Last year, archaeologists presented an incredible first: the discovery of a mummified fetus within the abdomen of its mummified ancient Egyptian mother.
Who the woman was, and how she died just over 2,000 years ago are both still mysteries – hence she is known as the Mysterious Lady. But now we know how the fetus was preserved. According to new research by the Warsaw Mummy Project, the preservation occurred via the acidification of the woman's body as she decomposed.
As the researchers so colorfully put it, the process is akin to pickling an egg.

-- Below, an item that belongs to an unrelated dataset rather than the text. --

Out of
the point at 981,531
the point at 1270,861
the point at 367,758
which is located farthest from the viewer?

"The fetus remained in the untouched uterus and began to, let say, 'pickle'. It is not the most aesthetic comparison, but conveys the idea," the research team, led by bio-archaeologist Marzena Ożarek-Szilke of the University of Warsaw in Poland and archaeologist Wojciech Ejsmond of the Polish Academy of Sciences, explain in a blog post.
"Blood pH in corpses, including content of the uterus, falls significantly, becoming more acidic, concentrations of ammonia and formic acid increase with time. The placement and filling of the body with natron [a salt mixture collected from dry lake beds] significantly limited the access of air and oxygen. The end result is an almost hermetically sealed uterus containing the fetus."

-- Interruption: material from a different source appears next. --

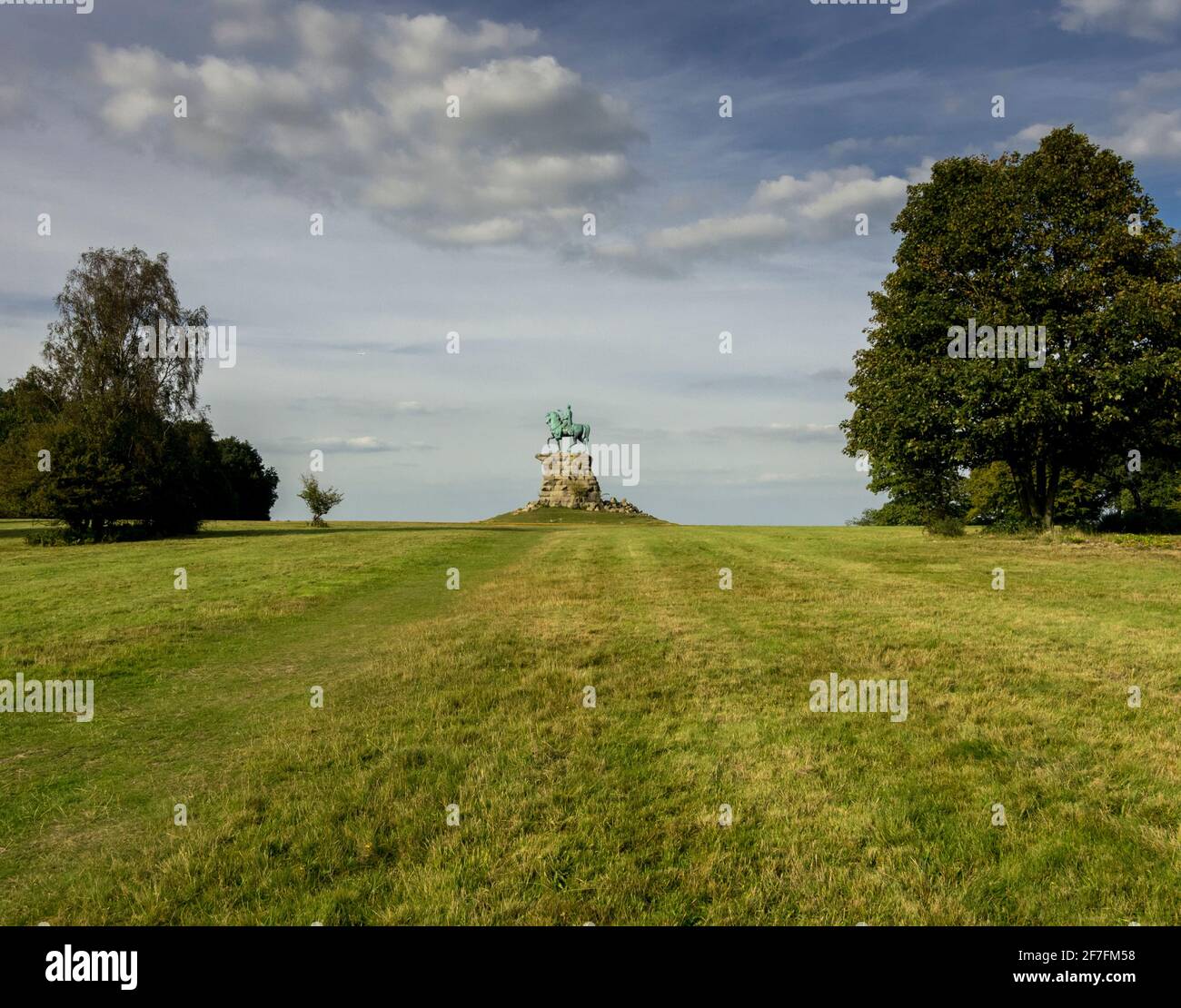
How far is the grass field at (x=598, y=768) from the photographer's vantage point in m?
5.07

The question as to whether what they had found was actually a fetus was posed by radiologist Sahar Saleem of Cairo University in Egypt, who penned a reply to the initial discovery. She noted that no bones could be detected in the scans of the mummy, and therefore the identification of a fetus must be inconclusive.
But this is not unexpected, Ożarek-Szilke and her team argue. Fetal bones are very poorly mineralized during the first two trimesters, which means they are difficult to detect in the first place after undergoing taphonomic (or preservation) processes. Fetal bones are even hard to find during archaeological excavations.
In addition, the acidifying processes that would have taken place inside the corpse of the Mysterious Lady as her body decomposed would have further demineralized the already delicate fetal bones.
"This process of bone demineralization in an acidic environment can be compared to an experiment with an egg," the researchers write. "Picture putting an egg into a pot filled with an acid. The eggshell is dissolving, leaving only the inside of the egg (albumen and yolk) and the minerals from the eggshell dissolved in the acid."
The reason the body of the Mysterious Lady and the body of the fetus are different in this regard is because they mummified differently. The Lady was mummified using natron, a naturally occurring salt mix that the ancient Egyptians used to dry out and disinfect bodies. The fetus, in her sealed womb, mummified in the resulting acidic environment.
In addition, the minerals leached from the fetus' bones would have been deposited in the soft tissues of the fetus itself, and the uterus around it, resulting in a higher-than-expected mineral content. This means that these tissues would have higher radiodensity in the CT scans.
The results suggest that perhaps other pregnant mummies might be hiding in plain sight in other museum collections. Scans of mummies are usually identifying bones, and amulets tucked inside their wrappings. By looking carefully at soft tissues, other such mummies might be identified.
In turn, this might help archaeologists and anthropologists uncover why the fetus was left intact when the Mysterious Lady's other internal organs were removed for the mummification process.
"Maybe it had something to do with beliefs and rebirth in the afterlife," Ożarek-Szilke told Science in Poland. "It is still difficult to draw any conclusions as we do not know if this is the only pregnant mummy. For now, it is definitely the only known pregnant Egyptian mummy."
The team's analysis also determined that, due to the position of the fetus and the closed condition of the birth canal, the woman did not die in childbirth. Previous analysis found that the Mysterious Lady was between the ages of 20 and 30 when she died, and her pregnancy was between 26 and 30 weeks.
"The Mysterious Lady died together with the unborn child, and by examining her, we restore their memory," the researchers write.
"We remember that it was a long-lived person who had her dreams, probably loved ones and was loved. Now she reveals to us the secrets she took with her to the grave."
The research has been published in the Journal of Archaeological Science.